The White House has been working diligently on healthcare reform efforts, as promised during President Obama’s campaign. Around the country, healthcare providers and their attorneys (such as myself) are following and/or participating in the developments. Here is a summary of some activity in the past week:

  • Last week (on June 16, 2009), Peter R. Orszag, Director of the Office of Management and Budget,, posted an entry on the OMB Blog June 16th stating that in addition to the White House’s commitment to ensuring healthcare reform is “deficit neutral”, the healthcare system as a whole needs to adopt best practices that achieve higher quality and lower cost throughout the country. I heard Mr. Orszag give a speech last year in which he made the same pitch for higher quality and efficiency as a necessary part of the effort to lower healthcare costs. This has become a theme of the White House’s health care reform efforts.
  • On the same day (June 16), Douglas W. Elmendorf, Director of the Congressional Budget Office (“CBO”), issued letters to the Chairs of the Senate Budget Committee and the House Ways and Means Committee. The upshot of the letters, as I read them, is that fundamental changes in healthcare delivery and financing are believed to be needed for significant reductions in federal healthcare spending to occur. This is consistent with Mr. Orszag’s message (see above). (I wonder if they coordinated their efforts.) Mr. Elmendorf says: “In the absence of significant changes to policy, rising costs for health care will cause federal spending to grow much faster than the economy, putting the federal budget on an unsustainable path.” Citing an interest by some in policy changes combined with “a mechanism or framework to impose ongoing pressure for achieving efficiencies in the delivery of health care”, he concludes that, absent “meaningful reforms”, “the substantial costs of many current proposals to expand federal subsidies for health insurance would be much more likely to worsen the long-run budget outlook than to improve it.”
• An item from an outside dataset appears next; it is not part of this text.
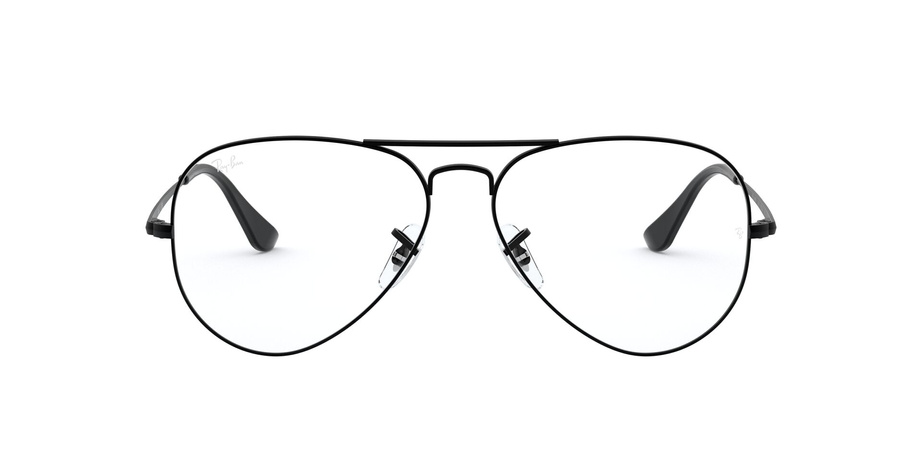 Ray-Ban RX 6489 ​2503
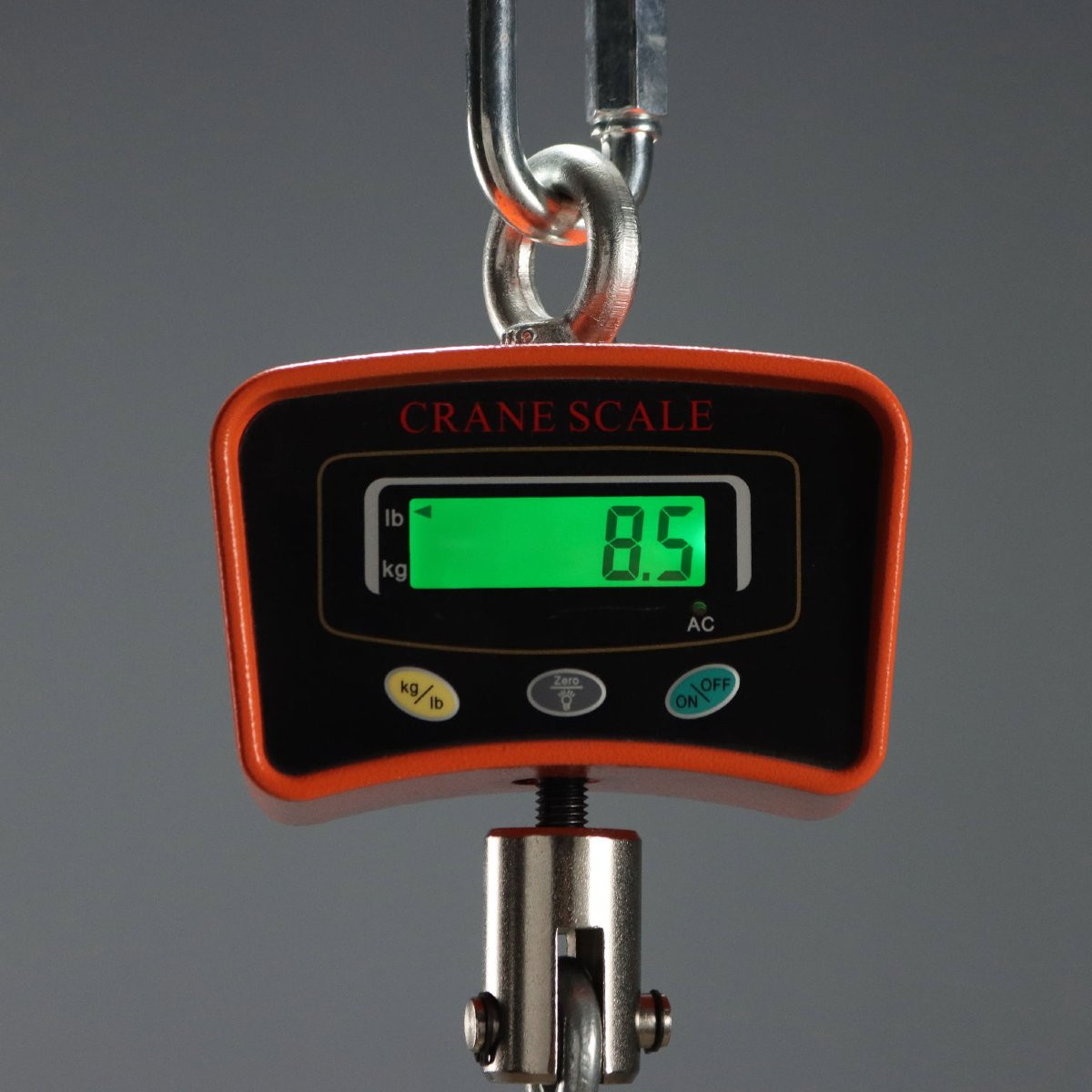 Antique Chandelier Murano Glass 5 Lights Italy XX Century-photo-5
  • The CBO’s review of pending reform proposals as described above seems to have put reform effort on a path longer than what the White House had hoped for.
  • Yesterday (June 22), President Obama reported that, over the weekend, an “understanding” about upcoming reform was reached that would close Medicare Part D’s “doughnut hole.” The hole is a gap in prescription drug coverage that requires seniors to pay out-of-pocket for costs between $2,700 and $6,100. The President reports: “So as part of the health care reform I expect Congress to enact this year, Medicare beneficiaries whose spending falls within this gap will now receive a discount on prescription drugs of at least 50 percent from the negotiated price their plan pays.” AARP supports this reform effort. The change reportedly will cost drug manufacturers $80 billion over the next ten years.
  • Yesterday, President Obama also signed into law the Family Smoking Prevention and Tobacco Control Act of 2009  that gives the FDA, for the first time, the power to regulate the tobacco industry. 
  • Potential cuts in Medicaid payments to states, as part of healthcare reform, have been a hot topic over the past couple of days. Senator Dianne Feinstein, from California, stated on CNN’s State of the Union that changing the rate would have a huge impact on her state that would “take down her state.” Not surprisingly, then, she questioned her ability to support such a change. The White House responded by pointing out that California has received billions of dollars in Medicaid assistance as a result of this year’s stimulus bill.